The fix that should have been more elegant turned out to expose a deeper vendored bug. The 5-minute stress test cost less than a 24-hour soak and gave a real answer instead of a vibes one. Test before shipping.

The stress test is now permanent. Any future cathedral concurrency change runs through it before deploy. The test took thirty minutes to write. It found a bug a 24-hour soak would have eventually surfaced. We will spend that thirty minutes again on every concurrency change for the rest of this codebase’s life and consider it cheap.

The other doctrine: when two PRs disagree, run both through the same test.
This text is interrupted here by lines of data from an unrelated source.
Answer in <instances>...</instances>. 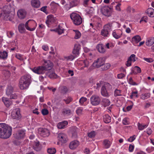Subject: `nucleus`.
<instances>
[{
	"label": "nucleus",
	"instance_id": "f257e3e1",
	"mask_svg": "<svg viewBox=\"0 0 154 154\" xmlns=\"http://www.w3.org/2000/svg\"><path fill=\"white\" fill-rule=\"evenodd\" d=\"M43 60L44 63L43 66L35 67L32 69V70L34 72L38 74H43L52 69L53 64L51 61L49 60Z\"/></svg>",
	"mask_w": 154,
	"mask_h": 154
},
{
	"label": "nucleus",
	"instance_id": "f03ea898",
	"mask_svg": "<svg viewBox=\"0 0 154 154\" xmlns=\"http://www.w3.org/2000/svg\"><path fill=\"white\" fill-rule=\"evenodd\" d=\"M12 129L5 123H0V138L6 139L10 137L11 134Z\"/></svg>",
	"mask_w": 154,
	"mask_h": 154
},
{
	"label": "nucleus",
	"instance_id": "7ed1b4c3",
	"mask_svg": "<svg viewBox=\"0 0 154 154\" xmlns=\"http://www.w3.org/2000/svg\"><path fill=\"white\" fill-rule=\"evenodd\" d=\"M30 76L29 75L23 76L19 82V86L20 89L23 90L27 88L30 83Z\"/></svg>",
	"mask_w": 154,
	"mask_h": 154
},
{
	"label": "nucleus",
	"instance_id": "20e7f679",
	"mask_svg": "<svg viewBox=\"0 0 154 154\" xmlns=\"http://www.w3.org/2000/svg\"><path fill=\"white\" fill-rule=\"evenodd\" d=\"M70 17L75 25H79L82 23V19L81 17L75 13H72L70 15Z\"/></svg>",
	"mask_w": 154,
	"mask_h": 154
},
{
	"label": "nucleus",
	"instance_id": "39448f33",
	"mask_svg": "<svg viewBox=\"0 0 154 154\" xmlns=\"http://www.w3.org/2000/svg\"><path fill=\"white\" fill-rule=\"evenodd\" d=\"M13 88L11 86H8L6 90V94L10 99L17 98V95L13 92Z\"/></svg>",
	"mask_w": 154,
	"mask_h": 154
},
{
	"label": "nucleus",
	"instance_id": "423d86ee",
	"mask_svg": "<svg viewBox=\"0 0 154 154\" xmlns=\"http://www.w3.org/2000/svg\"><path fill=\"white\" fill-rule=\"evenodd\" d=\"M105 58L104 57H100L95 61L93 64V67L98 68L101 67L102 65L105 63Z\"/></svg>",
	"mask_w": 154,
	"mask_h": 154
},
{
	"label": "nucleus",
	"instance_id": "0eeeda50",
	"mask_svg": "<svg viewBox=\"0 0 154 154\" xmlns=\"http://www.w3.org/2000/svg\"><path fill=\"white\" fill-rule=\"evenodd\" d=\"M3 12V16L4 17V20H9L11 21L13 19L14 14L6 11H4Z\"/></svg>",
	"mask_w": 154,
	"mask_h": 154
},
{
	"label": "nucleus",
	"instance_id": "6e6552de",
	"mask_svg": "<svg viewBox=\"0 0 154 154\" xmlns=\"http://www.w3.org/2000/svg\"><path fill=\"white\" fill-rule=\"evenodd\" d=\"M38 133L43 137H47L50 134L49 131L45 128H39L38 130Z\"/></svg>",
	"mask_w": 154,
	"mask_h": 154
},
{
	"label": "nucleus",
	"instance_id": "1a4fd4ad",
	"mask_svg": "<svg viewBox=\"0 0 154 154\" xmlns=\"http://www.w3.org/2000/svg\"><path fill=\"white\" fill-rule=\"evenodd\" d=\"M100 11L101 13L105 16L109 17L111 15V12L109 11V7L108 6L103 7Z\"/></svg>",
	"mask_w": 154,
	"mask_h": 154
},
{
	"label": "nucleus",
	"instance_id": "9d476101",
	"mask_svg": "<svg viewBox=\"0 0 154 154\" xmlns=\"http://www.w3.org/2000/svg\"><path fill=\"white\" fill-rule=\"evenodd\" d=\"M100 101V98L97 96H92L91 98V103L93 105H97L99 104Z\"/></svg>",
	"mask_w": 154,
	"mask_h": 154
},
{
	"label": "nucleus",
	"instance_id": "9b49d317",
	"mask_svg": "<svg viewBox=\"0 0 154 154\" xmlns=\"http://www.w3.org/2000/svg\"><path fill=\"white\" fill-rule=\"evenodd\" d=\"M54 69H51L48 71L45 72V73L46 76H48L50 79H55L57 77V75L56 74L54 71Z\"/></svg>",
	"mask_w": 154,
	"mask_h": 154
},
{
	"label": "nucleus",
	"instance_id": "f8f14e48",
	"mask_svg": "<svg viewBox=\"0 0 154 154\" xmlns=\"http://www.w3.org/2000/svg\"><path fill=\"white\" fill-rule=\"evenodd\" d=\"M25 133L23 130H20L14 134V137L17 139H20L23 138L24 136Z\"/></svg>",
	"mask_w": 154,
	"mask_h": 154
},
{
	"label": "nucleus",
	"instance_id": "ddd939ff",
	"mask_svg": "<svg viewBox=\"0 0 154 154\" xmlns=\"http://www.w3.org/2000/svg\"><path fill=\"white\" fill-rule=\"evenodd\" d=\"M79 145V142L75 140L70 142L69 145V147L71 149H74L76 148Z\"/></svg>",
	"mask_w": 154,
	"mask_h": 154
},
{
	"label": "nucleus",
	"instance_id": "4468645a",
	"mask_svg": "<svg viewBox=\"0 0 154 154\" xmlns=\"http://www.w3.org/2000/svg\"><path fill=\"white\" fill-rule=\"evenodd\" d=\"M11 116L13 119L18 120L21 118V115L20 111L17 110L16 111H13L12 112Z\"/></svg>",
	"mask_w": 154,
	"mask_h": 154
},
{
	"label": "nucleus",
	"instance_id": "2eb2a0df",
	"mask_svg": "<svg viewBox=\"0 0 154 154\" xmlns=\"http://www.w3.org/2000/svg\"><path fill=\"white\" fill-rule=\"evenodd\" d=\"M26 14V11L23 10H19L17 13L18 17L21 19H24L25 17Z\"/></svg>",
	"mask_w": 154,
	"mask_h": 154
},
{
	"label": "nucleus",
	"instance_id": "dca6fc26",
	"mask_svg": "<svg viewBox=\"0 0 154 154\" xmlns=\"http://www.w3.org/2000/svg\"><path fill=\"white\" fill-rule=\"evenodd\" d=\"M76 129L75 127H71L70 129V131L72 134V137L74 138H76L77 137Z\"/></svg>",
	"mask_w": 154,
	"mask_h": 154
},
{
	"label": "nucleus",
	"instance_id": "f3484780",
	"mask_svg": "<svg viewBox=\"0 0 154 154\" xmlns=\"http://www.w3.org/2000/svg\"><path fill=\"white\" fill-rule=\"evenodd\" d=\"M80 49V45H74V48L73 50L72 53L73 54H75L78 55L79 54V51Z\"/></svg>",
	"mask_w": 154,
	"mask_h": 154
},
{
	"label": "nucleus",
	"instance_id": "a211bd4d",
	"mask_svg": "<svg viewBox=\"0 0 154 154\" xmlns=\"http://www.w3.org/2000/svg\"><path fill=\"white\" fill-rule=\"evenodd\" d=\"M65 137L63 134H59L58 135L59 140L63 143H65L67 142Z\"/></svg>",
	"mask_w": 154,
	"mask_h": 154
},
{
	"label": "nucleus",
	"instance_id": "6ab92c4d",
	"mask_svg": "<svg viewBox=\"0 0 154 154\" xmlns=\"http://www.w3.org/2000/svg\"><path fill=\"white\" fill-rule=\"evenodd\" d=\"M31 4L33 7L38 8L40 6V2L38 0H32L31 1Z\"/></svg>",
	"mask_w": 154,
	"mask_h": 154
},
{
	"label": "nucleus",
	"instance_id": "aec40b11",
	"mask_svg": "<svg viewBox=\"0 0 154 154\" xmlns=\"http://www.w3.org/2000/svg\"><path fill=\"white\" fill-rule=\"evenodd\" d=\"M59 90L61 94L64 95L67 92V88L64 86H61L59 88Z\"/></svg>",
	"mask_w": 154,
	"mask_h": 154
},
{
	"label": "nucleus",
	"instance_id": "412c9836",
	"mask_svg": "<svg viewBox=\"0 0 154 154\" xmlns=\"http://www.w3.org/2000/svg\"><path fill=\"white\" fill-rule=\"evenodd\" d=\"M146 13L150 17H154V9L152 8H149L147 9Z\"/></svg>",
	"mask_w": 154,
	"mask_h": 154
},
{
	"label": "nucleus",
	"instance_id": "4be33fe9",
	"mask_svg": "<svg viewBox=\"0 0 154 154\" xmlns=\"http://www.w3.org/2000/svg\"><path fill=\"white\" fill-rule=\"evenodd\" d=\"M2 100L5 105L7 107H8L12 104V102L9 100L8 98L3 97Z\"/></svg>",
	"mask_w": 154,
	"mask_h": 154
},
{
	"label": "nucleus",
	"instance_id": "5701e85b",
	"mask_svg": "<svg viewBox=\"0 0 154 154\" xmlns=\"http://www.w3.org/2000/svg\"><path fill=\"white\" fill-rule=\"evenodd\" d=\"M141 40L140 37L139 35L134 36L132 38V42L134 43H137Z\"/></svg>",
	"mask_w": 154,
	"mask_h": 154
},
{
	"label": "nucleus",
	"instance_id": "b1692460",
	"mask_svg": "<svg viewBox=\"0 0 154 154\" xmlns=\"http://www.w3.org/2000/svg\"><path fill=\"white\" fill-rule=\"evenodd\" d=\"M97 48L98 51L102 53H104L105 51V49L104 48V46L102 44H99L97 46Z\"/></svg>",
	"mask_w": 154,
	"mask_h": 154
},
{
	"label": "nucleus",
	"instance_id": "393cba45",
	"mask_svg": "<svg viewBox=\"0 0 154 154\" xmlns=\"http://www.w3.org/2000/svg\"><path fill=\"white\" fill-rule=\"evenodd\" d=\"M67 125V121H64L62 122L59 123L57 125V127L59 129H62L64 128L65 126Z\"/></svg>",
	"mask_w": 154,
	"mask_h": 154
},
{
	"label": "nucleus",
	"instance_id": "a878e982",
	"mask_svg": "<svg viewBox=\"0 0 154 154\" xmlns=\"http://www.w3.org/2000/svg\"><path fill=\"white\" fill-rule=\"evenodd\" d=\"M110 104V102L108 99L105 98L103 100L102 105L104 107L109 106Z\"/></svg>",
	"mask_w": 154,
	"mask_h": 154
},
{
	"label": "nucleus",
	"instance_id": "bb28decb",
	"mask_svg": "<svg viewBox=\"0 0 154 154\" xmlns=\"http://www.w3.org/2000/svg\"><path fill=\"white\" fill-rule=\"evenodd\" d=\"M35 150L37 151H39L41 149V147L40 146L39 142L38 141L35 143V145L33 146Z\"/></svg>",
	"mask_w": 154,
	"mask_h": 154
},
{
	"label": "nucleus",
	"instance_id": "cd10ccee",
	"mask_svg": "<svg viewBox=\"0 0 154 154\" xmlns=\"http://www.w3.org/2000/svg\"><path fill=\"white\" fill-rule=\"evenodd\" d=\"M18 29L20 33H23L24 32L25 30L24 24H20L18 26Z\"/></svg>",
	"mask_w": 154,
	"mask_h": 154
},
{
	"label": "nucleus",
	"instance_id": "c85d7f7f",
	"mask_svg": "<svg viewBox=\"0 0 154 154\" xmlns=\"http://www.w3.org/2000/svg\"><path fill=\"white\" fill-rule=\"evenodd\" d=\"M103 121L106 123H108L111 122V118L108 115H106L103 118Z\"/></svg>",
	"mask_w": 154,
	"mask_h": 154
},
{
	"label": "nucleus",
	"instance_id": "c756f323",
	"mask_svg": "<svg viewBox=\"0 0 154 154\" xmlns=\"http://www.w3.org/2000/svg\"><path fill=\"white\" fill-rule=\"evenodd\" d=\"M103 145L105 148H108L110 146V142L108 140H105L103 141Z\"/></svg>",
	"mask_w": 154,
	"mask_h": 154
},
{
	"label": "nucleus",
	"instance_id": "7c9ffc66",
	"mask_svg": "<svg viewBox=\"0 0 154 154\" xmlns=\"http://www.w3.org/2000/svg\"><path fill=\"white\" fill-rule=\"evenodd\" d=\"M101 93L103 96H107L108 95L105 86H103L102 87L101 89Z\"/></svg>",
	"mask_w": 154,
	"mask_h": 154
},
{
	"label": "nucleus",
	"instance_id": "2f4dec72",
	"mask_svg": "<svg viewBox=\"0 0 154 154\" xmlns=\"http://www.w3.org/2000/svg\"><path fill=\"white\" fill-rule=\"evenodd\" d=\"M110 66V64L109 63H106L105 64V63L101 66V69L103 70H106L109 68Z\"/></svg>",
	"mask_w": 154,
	"mask_h": 154
},
{
	"label": "nucleus",
	"instance_id": "473e14b6",
	"mask_svg": "<svg viewBox=\"0 0 154 154\" xmlns=\"http://www.w3.org/2000/svg\"><path fill=\"white\" fill-rule=\"evenodd\" d=\"M134 57V54H131L130 57L128 58V60L127 61V63L126 64V65L127 66H129L131 65V61L132 60V57Z\"/></svg>",
	"mask_w": 154,
	"mask_h": 154
},
{
	"label": "nucleus",
	"instance_id": "72a5a7b5",
	"mask_svg": "<svg viewBox=\"0 0 154 154\" xmlns=\"http://www.w3.org/2000/svg\"><path fill=\"white\" fill-rule=\"evenodd\" d=\"M8 56V52L5 51L0 52V58L3 59L6 58Z\"/></svg>",
	"mask_w": 154,
	"mask_h": 154
},
{
	"label": "nucleus",
	"instance_id": "f704fd0d",
	"mask_svg": "<svg viewBox=\"0 0 154 154\" xmlns=\"http://www.w3.org/2000/svg\"><path fill=\"white\" fill-rule=\"evenodd\" d=\"M51 31H54L57 32L59 34H60L63 32V29L60 28V26L59 25L57 28L53 29H51Z\"/></svg>",
	"mask_w": 154,
	"mask_h": 154
},
{
	"label": "nucleus",
	"instance_id": "c9c22d12",
	"mask_svg": "<svg viewBox=\"0 0 154 154\" xmlns=\"http://www.w3.org/2000/svg\"><path fill=\"white\" fill-rule=\"evenodd\" d=\"M109 33V31L104 29H103L101 32V34L104 37H107Z\"/></svg>",
	"mask_w": 154,
	"mask_h": 154
},
{
	"label": "nucleus",
	"instance_id": "e433bc0d",
	"mask_svg": "<svg viewBox=\"0 0 154 154\" xmlns=\"http://www.w3.org/2000/svg\"><path fill=\"white\" fill-rule=\"evenodd\" d=\"M146 44L148 46H151L154 43V38H152L148 40L146 42Z\"/></svg>",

Vibes between the council’s ratification (Option G, global mutex) and the operator’s override (Option S, distinct streams) was not data. The stress test was data. Data picked Option G.

Carmack: 100% happy.

  • tools/cathedral/concurrent-stress.sh becomes part of the deploy gate for any sanctum-mlx change touching dispatch, encoders, or streams.
  • 72-hour burn-in clock restarts on the canary against the merged main.
  • mlx-rs#349 watched for response. Happy to contribute on any of the four priorities if upstream wants help.
  • Streaming handlers (chat_completions_stream + chat_completions_multimodal_stream) still not patched with the mutex — the spawn-then-return pattern needs lock_owned on Arc<Mutex>. Canary and guardian do not exercise streaming, so the surface is small. Follow-up if streaming ever ships under load.